This PR fixes several issues with EC shard distribution:

1. Pre-flight check before EC encoding
   - Verify target disk type has capacity before encoding starts
   - Prevents encoding shards only to fail during rebalance
   - Shows helpful error when wrong diskType is specified (e.g., ssd when volumes are on hdd)

2. Fix EC rebalance with replica placement 000
   - When DiffRackCount=0, shards should be distributed freely across racks
   - The '000' placement means 'no volume replication needed' because EC provides redundancy
   - Previously all racks were skipped with error 'shards X > replica placement limit (0)'

3. Add unit tests for EC rebalance slot calculation
   - TestECRebalanceWithLimitedSlots: documents the limited slots scenario
   - TestECRebalanceZeroFreeSlots: reproduces the 0 free slots error

4. Add Makefile for manual EC testing
   - make setup: start cluster and populate data
   - make shell: open weed shell for EC commands
   - make clean: stop cluster and cleanup

* fix: default -rebalance to true for ec.encode

The -rebalance flag was defaulting to false, which meant ec.encode would
only print shard moves but not actually execute them. This is a poor
default since the whole point of EC encoding is to distribute shards
across servers for fault tolerance.

Now -rebalance defaults to true, so shards are actually distributed
after encoding. Users can use -rebalance=false if they only want to
see what would happen without making changes.
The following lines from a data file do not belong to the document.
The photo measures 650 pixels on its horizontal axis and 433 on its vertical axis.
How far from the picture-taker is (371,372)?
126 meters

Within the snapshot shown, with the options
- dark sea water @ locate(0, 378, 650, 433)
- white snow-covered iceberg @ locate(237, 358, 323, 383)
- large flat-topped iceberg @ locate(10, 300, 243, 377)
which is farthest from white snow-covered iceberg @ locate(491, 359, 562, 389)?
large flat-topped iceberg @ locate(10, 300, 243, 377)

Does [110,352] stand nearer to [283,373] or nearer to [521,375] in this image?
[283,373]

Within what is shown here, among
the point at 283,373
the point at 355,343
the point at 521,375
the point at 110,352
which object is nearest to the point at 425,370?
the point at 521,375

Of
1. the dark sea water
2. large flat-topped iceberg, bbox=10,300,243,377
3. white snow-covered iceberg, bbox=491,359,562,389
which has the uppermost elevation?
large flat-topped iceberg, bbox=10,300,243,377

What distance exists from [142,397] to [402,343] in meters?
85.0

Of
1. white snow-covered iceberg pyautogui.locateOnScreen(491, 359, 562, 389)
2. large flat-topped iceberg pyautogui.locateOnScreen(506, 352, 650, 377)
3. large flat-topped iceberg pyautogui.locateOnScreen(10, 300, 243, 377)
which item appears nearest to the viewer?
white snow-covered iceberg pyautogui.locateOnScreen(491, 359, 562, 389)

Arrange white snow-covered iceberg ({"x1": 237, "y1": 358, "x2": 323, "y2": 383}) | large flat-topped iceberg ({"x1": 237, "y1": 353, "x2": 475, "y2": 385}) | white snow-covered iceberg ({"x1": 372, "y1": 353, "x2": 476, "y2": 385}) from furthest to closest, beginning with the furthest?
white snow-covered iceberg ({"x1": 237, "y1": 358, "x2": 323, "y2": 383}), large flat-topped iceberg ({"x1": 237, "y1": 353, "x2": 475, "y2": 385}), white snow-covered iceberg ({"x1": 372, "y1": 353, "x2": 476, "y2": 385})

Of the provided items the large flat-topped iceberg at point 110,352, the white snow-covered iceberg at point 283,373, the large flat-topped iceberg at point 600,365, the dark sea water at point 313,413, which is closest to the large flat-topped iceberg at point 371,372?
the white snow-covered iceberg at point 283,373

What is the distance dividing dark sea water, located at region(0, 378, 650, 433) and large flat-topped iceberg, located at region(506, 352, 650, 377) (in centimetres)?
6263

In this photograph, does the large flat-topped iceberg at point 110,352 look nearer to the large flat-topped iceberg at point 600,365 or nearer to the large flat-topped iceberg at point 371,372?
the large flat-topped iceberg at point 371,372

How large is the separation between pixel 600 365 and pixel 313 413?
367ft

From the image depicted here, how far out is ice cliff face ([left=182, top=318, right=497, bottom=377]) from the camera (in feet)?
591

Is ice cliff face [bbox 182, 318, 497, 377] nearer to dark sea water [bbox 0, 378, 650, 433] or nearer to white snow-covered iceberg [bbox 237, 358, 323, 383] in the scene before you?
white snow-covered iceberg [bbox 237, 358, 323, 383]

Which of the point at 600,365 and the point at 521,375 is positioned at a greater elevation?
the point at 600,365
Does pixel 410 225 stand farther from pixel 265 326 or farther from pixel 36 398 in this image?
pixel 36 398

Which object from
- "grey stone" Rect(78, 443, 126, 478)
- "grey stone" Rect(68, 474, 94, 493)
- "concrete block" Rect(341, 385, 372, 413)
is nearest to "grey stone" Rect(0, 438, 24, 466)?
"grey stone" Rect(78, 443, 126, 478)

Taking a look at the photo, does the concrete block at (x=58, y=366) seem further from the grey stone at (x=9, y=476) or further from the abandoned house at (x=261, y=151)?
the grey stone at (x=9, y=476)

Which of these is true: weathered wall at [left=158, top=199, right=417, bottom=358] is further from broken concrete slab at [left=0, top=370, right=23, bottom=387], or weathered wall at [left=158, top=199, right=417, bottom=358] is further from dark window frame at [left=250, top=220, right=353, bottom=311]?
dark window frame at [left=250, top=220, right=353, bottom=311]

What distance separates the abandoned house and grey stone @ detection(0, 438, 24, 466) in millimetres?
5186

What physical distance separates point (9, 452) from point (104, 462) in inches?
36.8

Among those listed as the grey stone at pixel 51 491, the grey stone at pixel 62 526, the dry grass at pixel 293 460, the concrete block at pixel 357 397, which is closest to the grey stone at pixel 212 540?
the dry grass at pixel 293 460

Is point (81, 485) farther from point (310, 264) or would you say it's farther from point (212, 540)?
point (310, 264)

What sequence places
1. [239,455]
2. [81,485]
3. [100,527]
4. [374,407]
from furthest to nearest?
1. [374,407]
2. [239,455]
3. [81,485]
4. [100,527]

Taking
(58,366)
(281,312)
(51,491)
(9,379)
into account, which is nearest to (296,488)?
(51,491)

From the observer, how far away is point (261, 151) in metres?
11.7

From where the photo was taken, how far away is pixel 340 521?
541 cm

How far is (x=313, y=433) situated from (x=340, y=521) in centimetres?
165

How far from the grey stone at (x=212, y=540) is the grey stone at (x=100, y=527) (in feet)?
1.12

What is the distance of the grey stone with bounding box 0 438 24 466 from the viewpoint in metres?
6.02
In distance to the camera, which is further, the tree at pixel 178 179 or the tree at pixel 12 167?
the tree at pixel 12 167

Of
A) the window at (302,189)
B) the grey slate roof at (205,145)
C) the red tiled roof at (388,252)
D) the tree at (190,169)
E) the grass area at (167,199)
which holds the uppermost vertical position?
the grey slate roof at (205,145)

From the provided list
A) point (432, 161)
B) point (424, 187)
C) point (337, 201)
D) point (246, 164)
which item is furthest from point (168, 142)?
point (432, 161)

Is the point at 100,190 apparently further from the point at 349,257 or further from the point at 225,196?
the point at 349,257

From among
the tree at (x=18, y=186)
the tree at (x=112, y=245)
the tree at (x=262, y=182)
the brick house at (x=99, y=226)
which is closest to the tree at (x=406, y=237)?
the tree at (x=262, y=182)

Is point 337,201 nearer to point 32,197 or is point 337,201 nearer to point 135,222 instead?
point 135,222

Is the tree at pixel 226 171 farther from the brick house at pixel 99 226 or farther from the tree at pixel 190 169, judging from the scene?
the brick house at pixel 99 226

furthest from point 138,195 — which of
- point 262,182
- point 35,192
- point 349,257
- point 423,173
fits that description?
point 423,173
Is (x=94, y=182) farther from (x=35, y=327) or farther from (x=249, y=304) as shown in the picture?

* test/erasure_coding: improve Makefile safety and docs

- Narrow pkill pattern for volume servers to use TEST_DIR instead of
  port pattern, avoiding accidental kills of unrelated SeaweedFS processes
- Document external dependencies (curl, jq) in header comments

* shell: refactor buildRackWithEcShards to reuse buildEcShards

Extract common shard bit construction logic to avoid duplication
between buildEcShards and buildRackWithEcShards helper functions.

* shell: update test for EC replication 000 behavior

When DiffRackCount=0 (replication "000"), EC shards should be
distributed freely across racks since erasure coding provides its
own redundancy. Update test expectation to reflect this behavior.

* erasure_coding: add distribution package for proportional EC shard placement

Add a new reusable package for EC shard distribution that:
- Supports configurable EC ratios (not hard-coded 10+4)
- Distributes shards proportionally based on replication policy
- Provides fault tolerance analysis
- Prefers moving parity shards to keep data shards spread out

Key components:
- ECConfig: Configurable data/parity shard counts
- ReplicationConfig: Parsed XYZ replication policy
- ECDistribution: Target shard counts per DC/rack/node
- Rebalancer: Plans shard moves with parity-first strategy

This enables seaweed-enterprise custom EC ratios and weed worker
integration while maintaining a clean, testable architecture.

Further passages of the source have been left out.